Start of Block

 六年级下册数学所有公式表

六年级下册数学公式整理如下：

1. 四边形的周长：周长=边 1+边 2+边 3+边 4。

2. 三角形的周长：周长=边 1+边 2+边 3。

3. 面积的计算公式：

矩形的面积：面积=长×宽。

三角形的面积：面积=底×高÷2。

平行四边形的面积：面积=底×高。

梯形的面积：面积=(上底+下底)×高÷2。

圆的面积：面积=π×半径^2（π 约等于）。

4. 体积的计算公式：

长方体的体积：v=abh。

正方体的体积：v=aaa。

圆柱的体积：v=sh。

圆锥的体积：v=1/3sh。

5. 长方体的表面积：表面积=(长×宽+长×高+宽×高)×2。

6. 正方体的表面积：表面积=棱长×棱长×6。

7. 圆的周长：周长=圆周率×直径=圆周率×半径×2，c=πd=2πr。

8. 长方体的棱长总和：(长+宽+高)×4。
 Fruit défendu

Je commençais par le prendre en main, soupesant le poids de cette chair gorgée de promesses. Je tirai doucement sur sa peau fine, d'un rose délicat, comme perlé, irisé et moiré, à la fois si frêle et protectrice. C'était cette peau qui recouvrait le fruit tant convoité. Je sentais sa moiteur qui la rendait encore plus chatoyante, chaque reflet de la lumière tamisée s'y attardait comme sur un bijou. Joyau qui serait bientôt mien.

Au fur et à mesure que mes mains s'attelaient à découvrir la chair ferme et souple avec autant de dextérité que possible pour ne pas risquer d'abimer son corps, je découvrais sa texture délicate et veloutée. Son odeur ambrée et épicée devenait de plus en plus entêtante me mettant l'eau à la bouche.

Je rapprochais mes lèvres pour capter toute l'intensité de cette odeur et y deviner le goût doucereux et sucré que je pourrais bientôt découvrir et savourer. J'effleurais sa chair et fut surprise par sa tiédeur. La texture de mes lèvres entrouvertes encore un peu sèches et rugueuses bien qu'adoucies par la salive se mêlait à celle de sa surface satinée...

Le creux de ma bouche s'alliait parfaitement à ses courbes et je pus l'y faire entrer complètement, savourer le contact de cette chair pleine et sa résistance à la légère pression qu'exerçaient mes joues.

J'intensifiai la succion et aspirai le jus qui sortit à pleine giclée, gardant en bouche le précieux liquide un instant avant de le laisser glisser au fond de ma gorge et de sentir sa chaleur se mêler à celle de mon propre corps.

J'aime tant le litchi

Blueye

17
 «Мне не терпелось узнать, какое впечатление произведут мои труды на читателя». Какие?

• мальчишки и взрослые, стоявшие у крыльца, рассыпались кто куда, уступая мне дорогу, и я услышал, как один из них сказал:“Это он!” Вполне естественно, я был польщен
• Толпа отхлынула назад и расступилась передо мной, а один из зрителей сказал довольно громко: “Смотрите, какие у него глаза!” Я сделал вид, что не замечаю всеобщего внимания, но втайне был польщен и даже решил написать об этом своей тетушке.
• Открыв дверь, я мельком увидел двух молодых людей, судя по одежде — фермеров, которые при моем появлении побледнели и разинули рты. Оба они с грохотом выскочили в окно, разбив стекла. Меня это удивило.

End of Block

● **Task item**: Restate word for word the lines in the material above from the one with "3. 面积的计算公式：" to the one with "Fruit défendu"; both of those lines count, and nothing else does.

● **Exercise response**:
3. 面积的计算公式：

矩形的面积：面积=长×宽。

三角形的面积：面积=底×高÷2。

平行四边形的面积：面积=底×高。

梯形的面积：面积=(上底+下底)×高÷2。

圆的面积：面积=π×半径^2（π 约等于）。

4. 体积的计算公式：

长方体的体积：v=abh。

正方体的体积：v=aaa。

圆柱的体积：v=sh。

圆锥的体积：v=1/3sh。

5. 长方体的表面积：表面积=(长×宽+长×高+宽×高)×2。

6. 正方体的表面积：表面积=棱长×棱长×6。

7. 圆的周长：周长=圆周率×直径=圆周率×半径×2，c=πd=2πr。

8. 长方体的棱长总和：(长+宽+高)×4。
 Fruit défendu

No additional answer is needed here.